Sunway REIT - DPU Accretion Is Paramount

kiasutrader
Publish date: Fri, 29 Mar 2019, 11:08 AM

SUNREIT plans to establish RM10b perpetual bond program for future financing given its high gearing level. We believe its ideal funding structure is a combination of existing borrowings and perpetual bonds to manage gearing and ensure DPU accretiveness. Maintain FY19-20E CNP, pending details of the perpetual bonds. Maintain MP but increase TP to RM1.85 (from RM1.65) on expectations of our ideal funding scenario and lower MGS.

Plans for a RM10b perp bond programme. Last week, SUNREIT announced plans to establish a RM10b Perpetual Note Programme (Perpetual Bonds) whereby net proceeds from the issuance will be utilised for financing investment activities, which include acquisitions, capex, refinancing borrowings and for working capital requirements. Financing rates and issuance amounts have yet to be determined, but the Group expects the first issuance by 4QFY19. SUNREIT is the first MREIT to embark on Perpetual Bonds for financing, joining the ranks of developers like SPSETIA, MAHSING as well as BOUSTEAD, whose perpetual bonds carries a c.6% p.a. coupon rate with a step-up rate after the fifth year.

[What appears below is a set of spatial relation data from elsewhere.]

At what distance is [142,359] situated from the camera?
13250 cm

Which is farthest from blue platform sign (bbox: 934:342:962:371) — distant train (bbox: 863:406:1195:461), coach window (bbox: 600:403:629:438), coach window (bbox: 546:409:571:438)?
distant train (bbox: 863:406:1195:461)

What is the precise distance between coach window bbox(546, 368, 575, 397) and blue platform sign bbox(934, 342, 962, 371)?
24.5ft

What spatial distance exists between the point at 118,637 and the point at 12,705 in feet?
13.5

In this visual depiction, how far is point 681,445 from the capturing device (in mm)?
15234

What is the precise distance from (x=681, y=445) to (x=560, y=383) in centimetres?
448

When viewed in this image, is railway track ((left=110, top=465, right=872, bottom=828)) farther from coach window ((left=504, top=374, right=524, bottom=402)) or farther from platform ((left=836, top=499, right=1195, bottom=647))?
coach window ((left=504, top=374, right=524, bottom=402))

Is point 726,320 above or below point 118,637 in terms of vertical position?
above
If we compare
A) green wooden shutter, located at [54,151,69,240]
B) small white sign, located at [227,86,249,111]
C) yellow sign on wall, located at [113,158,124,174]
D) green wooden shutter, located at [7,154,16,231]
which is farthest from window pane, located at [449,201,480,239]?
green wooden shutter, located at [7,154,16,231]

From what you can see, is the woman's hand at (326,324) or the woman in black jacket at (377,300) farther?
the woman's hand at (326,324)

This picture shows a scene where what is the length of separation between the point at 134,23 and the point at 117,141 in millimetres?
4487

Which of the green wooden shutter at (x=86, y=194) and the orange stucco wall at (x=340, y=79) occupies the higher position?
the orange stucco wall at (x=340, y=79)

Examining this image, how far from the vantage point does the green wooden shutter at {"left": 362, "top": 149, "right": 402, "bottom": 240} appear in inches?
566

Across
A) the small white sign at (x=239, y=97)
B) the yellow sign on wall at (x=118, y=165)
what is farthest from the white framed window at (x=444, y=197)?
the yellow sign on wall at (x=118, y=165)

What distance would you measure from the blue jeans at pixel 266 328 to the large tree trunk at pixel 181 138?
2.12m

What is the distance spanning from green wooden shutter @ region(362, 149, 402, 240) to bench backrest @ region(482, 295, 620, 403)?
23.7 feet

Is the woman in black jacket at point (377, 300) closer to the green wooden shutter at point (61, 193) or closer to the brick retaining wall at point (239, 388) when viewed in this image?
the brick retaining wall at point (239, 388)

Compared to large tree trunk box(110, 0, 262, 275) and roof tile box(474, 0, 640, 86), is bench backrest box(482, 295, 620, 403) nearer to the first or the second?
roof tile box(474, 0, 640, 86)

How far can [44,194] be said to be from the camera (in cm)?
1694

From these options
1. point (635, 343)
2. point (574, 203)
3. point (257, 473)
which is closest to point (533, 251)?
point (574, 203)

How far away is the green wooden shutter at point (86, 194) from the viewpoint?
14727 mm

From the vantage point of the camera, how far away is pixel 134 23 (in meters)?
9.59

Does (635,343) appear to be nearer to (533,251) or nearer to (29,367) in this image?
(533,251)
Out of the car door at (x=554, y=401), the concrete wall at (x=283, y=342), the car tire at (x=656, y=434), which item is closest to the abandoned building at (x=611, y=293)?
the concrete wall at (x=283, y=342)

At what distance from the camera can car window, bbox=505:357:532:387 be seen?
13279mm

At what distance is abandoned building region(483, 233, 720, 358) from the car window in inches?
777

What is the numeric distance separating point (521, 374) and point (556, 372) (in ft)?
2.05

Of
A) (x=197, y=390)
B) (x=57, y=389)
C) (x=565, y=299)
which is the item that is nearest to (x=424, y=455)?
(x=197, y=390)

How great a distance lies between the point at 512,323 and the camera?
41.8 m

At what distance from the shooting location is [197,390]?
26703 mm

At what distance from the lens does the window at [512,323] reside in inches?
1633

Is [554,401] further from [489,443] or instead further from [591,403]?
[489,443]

SUNREITs ideal funding structure is a combination of existing borrowing facilities + perpetual bonds (refer to Scenario 3). Based on our analysis of the recent proposed acquisition of Sunway’s Education assets worth RM550m in Dec 2018, assuming perpetual bonds cost of debt is 6%, we believe SUNREIT’s best option for funding via a combination of existing borrowing facilities and perpetual bonds meet the criteria of: (i) ensuring the acquisition is DPU accretive, and (ii) able to keep SUNREITs high gearing of 0.39x at manageable levels of 0.40x. Cash calls via placements or rights issue are not suitable as they might be DPU decretive (Scenario 1.0 and 1.1) at current levels, while funding the acquisition fully via existing borrowing facilities would strain gearing levels to 0.43x (from 0.39x) despite being DPU accretive (Scenario 2).

Equity shareholders should be cautious in the event the RM10b perpetual bond program is maxed out as declining revenue will be detrimental. In the hypothetical maximum case scenario, if SUNREIT fully utilises the RM10b perpetual bond programme, the risk for equity holders lies in a situation of declining revenues. Assuming a 5% decline in revenue on the back of the high perpetual bond cost, equity holders would feel the pinch as DPU could decrease by 16%. Therefore, it is imperative that SUNREIT maintains its revenue on an upward trajectory whilst managing cost.

Maintain FY19-20E CNP of RM300-312m, for now pending the finalised details of the perpetual bond issuance (size and borrowing rate). We are long-term positive on the perpetual bond only if it is utilised in combination with existing borrowing facilities that is DPU accretive, as it helps manage SUNREIT’s gearing levels.

Maintain MARKET PERFORM but increase TP to RM1.85 (from RM1.65). Assuming our ideal funding scenario (Scenario 3) materialises, we believe future acquisitions will remain DPU accretive, allowing SUNREIT to grow its asset base and earnings beyond the conventional cash calls and borrowing facilities. As such, we lower our spread to the 10-year MGS to +1.8ppt (from +2.2ppt) to price-in the uniqueness of SUNREIT having the only perpetual bond facility program which will allow it to grow quicker than other MREITs; however, failure to ensure DPU accretive acquisitions going forward may prompt us to revisit our valuations and earnings. We also lower our 10-year MGS target to 3.90% (from 4.20%) in line with our adjustment across the sector.